Una de mis lecturas adolescentes eran las revistas de divulgación científica, me encantaban esas fotografías llenas de colorido, las ilustraciones de cosas que no se habían visto pero se supone están y en fin, todas esas cosas que la curiosidad impulsa a leer.
Recuerdo que conocí el famoso whisky Jack Daniel´s a través de los anuncios de una página en una de estas publicaciones, la revista Muy Interesante.
Me sorprendió que amablemente invitaran a ponerse en contacto con la compañía así que les mandé una carta con mi exiguo inglés de entonces... y contestaron.
Un precioso sobre con el logo dorado y la primera vez que alguien me llamaba "mister". Dentro un cuidado tríptico en papel de alto gramaje y el proceso y singularidades de ese producto y el entorno donde se produce explicados en español. Todo eso ocurrió hace ya casi dos décadas.
En aquel tiempo conceptos como "marca empresarial", "publicidad por target","imagen de marca" y otras rarezas publicitarias eran como el entrecomillado algo casi esotérico.
La destilería que fabrica este whisky es una rareza dentro del mundo empresarial toda vez que fue fundada en 1875 y desde entonces ha sobrevivido. La identificación de Lynchburg, el pequeño pueblo donde se fundó la destilería, con el producto es tal que se diría forman una simbiosis y me recuerda a la identificación de Silicon Valley con las empresas de informática de hoy día donde uno no se entiende sin la presencia de las otras.

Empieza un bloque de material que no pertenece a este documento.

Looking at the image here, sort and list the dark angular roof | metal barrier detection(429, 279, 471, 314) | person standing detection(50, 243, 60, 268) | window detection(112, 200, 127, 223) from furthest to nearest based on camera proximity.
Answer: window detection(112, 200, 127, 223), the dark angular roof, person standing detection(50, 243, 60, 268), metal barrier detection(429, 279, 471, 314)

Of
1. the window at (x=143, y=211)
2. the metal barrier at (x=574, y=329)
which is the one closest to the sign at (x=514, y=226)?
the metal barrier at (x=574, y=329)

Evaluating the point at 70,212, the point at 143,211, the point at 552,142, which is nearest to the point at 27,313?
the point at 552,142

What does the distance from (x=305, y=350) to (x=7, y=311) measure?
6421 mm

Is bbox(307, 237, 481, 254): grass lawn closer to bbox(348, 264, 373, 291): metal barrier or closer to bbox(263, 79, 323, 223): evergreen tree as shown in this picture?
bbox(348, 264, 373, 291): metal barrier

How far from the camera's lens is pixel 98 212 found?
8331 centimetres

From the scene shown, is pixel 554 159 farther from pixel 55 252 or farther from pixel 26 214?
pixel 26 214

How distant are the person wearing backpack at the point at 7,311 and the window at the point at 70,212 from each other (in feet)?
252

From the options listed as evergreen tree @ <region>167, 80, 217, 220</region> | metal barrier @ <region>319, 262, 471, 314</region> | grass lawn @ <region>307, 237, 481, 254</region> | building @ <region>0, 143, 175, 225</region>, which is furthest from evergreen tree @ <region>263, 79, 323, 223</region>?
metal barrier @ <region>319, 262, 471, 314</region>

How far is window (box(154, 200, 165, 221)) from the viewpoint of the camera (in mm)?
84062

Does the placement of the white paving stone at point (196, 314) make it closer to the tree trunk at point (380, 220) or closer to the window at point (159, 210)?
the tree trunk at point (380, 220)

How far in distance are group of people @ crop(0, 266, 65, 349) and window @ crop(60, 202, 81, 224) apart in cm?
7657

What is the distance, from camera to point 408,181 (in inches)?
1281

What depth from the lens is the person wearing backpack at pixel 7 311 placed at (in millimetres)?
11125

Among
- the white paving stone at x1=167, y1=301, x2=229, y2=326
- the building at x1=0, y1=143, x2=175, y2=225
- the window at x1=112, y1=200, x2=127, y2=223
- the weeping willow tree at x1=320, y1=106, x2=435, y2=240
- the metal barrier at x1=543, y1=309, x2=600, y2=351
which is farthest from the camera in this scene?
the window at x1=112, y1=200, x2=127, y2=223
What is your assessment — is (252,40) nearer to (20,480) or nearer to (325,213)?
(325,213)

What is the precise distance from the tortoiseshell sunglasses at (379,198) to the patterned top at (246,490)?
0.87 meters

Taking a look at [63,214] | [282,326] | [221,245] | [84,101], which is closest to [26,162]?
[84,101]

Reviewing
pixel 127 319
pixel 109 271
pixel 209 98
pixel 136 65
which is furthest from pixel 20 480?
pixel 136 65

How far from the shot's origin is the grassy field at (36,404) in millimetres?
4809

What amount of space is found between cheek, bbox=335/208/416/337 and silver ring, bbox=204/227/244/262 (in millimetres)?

Las bebidas alcohólicas dentro de la publicidad tienen una dilatadísima historia y este producto a su vez es percibido por los consumidores de una forma dual; mientras que algunas marcas o productos se asocian con un estatus alto otras marcas se asocian con un consumo masivo.
Al menos en España todo quisque que haya ido a pulirse en una escuela de publicidad o haya estudiado consumo después de la década de los 60 recordará ese tan manido ejemplo de los primeros días de clase; "Soberano es cosa de hombres"... bueno, también hay bebidas femeninas, nacionales... hasta revolucionarias como ciertos rones cubanos que uno, aunque abomine del alcoholismo, debe al menos probar si tiene oportunidad.
Ya puesto a apañar para casa, también en España hacen ron, el ron de Arehucas , aquí cerca en el municipio de Arucas en Gran Canaria... un vestigio del primer cultivo extensivo de las islas; la caña de azúcar.
Nunca me he visto en esa tesitura pero escribiendo sobre estas bebidas espirituosas la verdad que pienso que de tener que pasarlo prefiero acabar a cuatro patas tras haber cogido una cruda con estos licores que no con un vulgar calimocho. Hasta para caerse tieso al suelo uno debe de tener estilo.